In chapter 12 of Digital Culture, Play, and Identity: A World of Warcraft Reader, Tronstad delves into the “player-character” identification process of World of Warcraft by analyzing the relationship between character appearance and character capacity and how these aspects of the game enable a player to experience flow with their character throughout the different game modes. Tronstad begins her chapter on character identification in the World of Warcraft by discussing the topic of identification. She states that there are two ways identification can be understood. The first, sameness identity, happens when the player has a sense of being their character while the second, empathetic identity, is achieved when the player experiences what their character experiences. Tronstad then briefly illustrates how these identities encourage flow in the different game modes included in the World of Warcraft. For her, flow is a state in which the player becomes immersed in their character, or in other words, they become one. She states, “When, in World of Warcraft, gameplay is experienced as flow, the capacities of the character and those of the player are experienced as being in perfect balance. The player and character are here perfectly connected, which requires that the player has internalized the controls and game mechanics to such a degree that the medium between himself and the game world becomes transparent” (254). This transparency is what enables a player to fully identify with a character. Tronstad continues, “In flow, the player is freed from the burden of interaction, as there is a loss of self-consciousness in which he is delivered from himself” (254). Ragnhild Tronstad concludes her chapter on identity by restating that understanding controls, knowing the game mechanics and having complete knowledge are essential to experiencing flow in World of Warcraft. Tronstad’s argument in this chapter is interesting. She believes that in the World of Warcraft, the duration spent questing, enhancing armor, and learning the game mechanics, improves the flow between player and character. More so, she argues that that appearance and capacity equally improves the player’s processes of identification. Although her argument is insightful and thorough, there is one topic that grabbed my focus.

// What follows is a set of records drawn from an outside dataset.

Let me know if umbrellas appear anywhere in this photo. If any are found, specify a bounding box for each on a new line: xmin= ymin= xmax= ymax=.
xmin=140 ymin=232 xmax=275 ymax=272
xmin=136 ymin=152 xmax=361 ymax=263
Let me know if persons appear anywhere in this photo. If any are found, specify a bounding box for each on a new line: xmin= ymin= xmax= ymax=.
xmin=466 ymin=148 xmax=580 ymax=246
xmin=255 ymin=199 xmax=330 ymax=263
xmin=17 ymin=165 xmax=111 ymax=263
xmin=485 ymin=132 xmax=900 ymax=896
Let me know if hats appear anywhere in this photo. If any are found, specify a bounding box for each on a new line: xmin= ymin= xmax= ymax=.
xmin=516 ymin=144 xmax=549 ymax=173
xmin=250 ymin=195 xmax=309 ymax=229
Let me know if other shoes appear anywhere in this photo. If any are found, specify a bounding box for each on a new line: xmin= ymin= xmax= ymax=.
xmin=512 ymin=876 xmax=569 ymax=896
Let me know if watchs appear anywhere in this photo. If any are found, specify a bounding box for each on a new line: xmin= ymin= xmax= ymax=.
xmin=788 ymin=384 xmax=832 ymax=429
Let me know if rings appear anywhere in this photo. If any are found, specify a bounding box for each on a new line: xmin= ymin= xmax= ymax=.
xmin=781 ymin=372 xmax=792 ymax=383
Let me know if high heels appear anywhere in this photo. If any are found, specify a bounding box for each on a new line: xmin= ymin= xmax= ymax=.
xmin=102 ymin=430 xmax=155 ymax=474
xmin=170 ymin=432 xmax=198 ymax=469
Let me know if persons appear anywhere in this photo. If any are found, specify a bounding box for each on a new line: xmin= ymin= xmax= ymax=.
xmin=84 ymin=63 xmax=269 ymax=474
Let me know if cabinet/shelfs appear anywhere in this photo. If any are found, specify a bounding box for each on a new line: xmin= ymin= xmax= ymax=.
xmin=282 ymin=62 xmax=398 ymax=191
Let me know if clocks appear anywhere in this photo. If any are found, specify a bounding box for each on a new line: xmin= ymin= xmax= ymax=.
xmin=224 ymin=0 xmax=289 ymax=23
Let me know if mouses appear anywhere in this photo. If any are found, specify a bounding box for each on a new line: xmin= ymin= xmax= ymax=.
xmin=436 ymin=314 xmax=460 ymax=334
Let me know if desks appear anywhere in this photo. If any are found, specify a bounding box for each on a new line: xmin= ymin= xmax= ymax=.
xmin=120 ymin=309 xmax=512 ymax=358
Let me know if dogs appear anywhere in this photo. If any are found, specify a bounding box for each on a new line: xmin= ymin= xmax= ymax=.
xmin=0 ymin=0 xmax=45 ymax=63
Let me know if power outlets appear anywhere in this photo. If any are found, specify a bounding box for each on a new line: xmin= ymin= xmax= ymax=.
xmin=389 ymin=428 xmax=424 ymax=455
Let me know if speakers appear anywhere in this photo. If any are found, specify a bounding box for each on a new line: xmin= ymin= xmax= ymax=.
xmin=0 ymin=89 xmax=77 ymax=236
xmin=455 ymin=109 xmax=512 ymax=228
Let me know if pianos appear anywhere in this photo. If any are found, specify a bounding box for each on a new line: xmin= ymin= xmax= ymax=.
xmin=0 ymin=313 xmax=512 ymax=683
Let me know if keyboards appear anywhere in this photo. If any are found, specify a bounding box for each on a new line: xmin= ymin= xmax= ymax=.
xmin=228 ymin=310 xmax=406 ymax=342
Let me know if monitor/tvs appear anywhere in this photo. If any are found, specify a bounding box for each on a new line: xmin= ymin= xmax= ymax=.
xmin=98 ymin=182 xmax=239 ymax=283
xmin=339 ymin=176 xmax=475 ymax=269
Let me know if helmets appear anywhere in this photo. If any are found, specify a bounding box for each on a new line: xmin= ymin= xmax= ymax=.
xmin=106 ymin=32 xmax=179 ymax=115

The argument that I found interesting was her idea that appearance and capacity are equally important in the player identification process. She is correct. In my opinion, and I feel she would agree, that appearance and capacity are dependent upon each other in video games such as the World of Warcraft. When you create a character in this game you are essentially given a choice of human or non-human. For my example, I’ll use the Human and the Pandaren to better illustrate my thought process. When you choose a human you are, in one way or another, able to create your appearance. You can choose your skin color, hair type and color, and gender. Ultimately, you can easily imagine yourself as, “Athera: Goddess of Goldshire”. However, as a Pandaren, while you can match your gender, a panda will never resemble a human. If that is true then how are these players able to identify with their character? Simple, Tronstad already told you: their capacity. Their capacities become their appearance. The characteristics of a Pandaren entices player personalities that value remaining neutral in times of war or personalities that will fight for the side they emotionally believe to be right. In this aspect of the game the characteristic are characteristics in you, and as a result you can now identify yourself with the panda character that does not look like you. Further, I would argue that this is not only true for MMOGs but also for most video games. Appearance wise you’re not a Lombax who runs around a with your bestfriend robot fighting evil but due to the his capacities, you can relate to Ratchet and envision yourself traveling through the Solana Galaxy. Despite appearance being one of the easiest ways for players to relate with their characters, a character’s capacity is also essential to the process. Although I am not a warlock, the way he approaches battle both mentally and physically, I can envision myself as him, thus supporting Tronstad’s argument of appearance and capacity equally contributing to my player character identification process.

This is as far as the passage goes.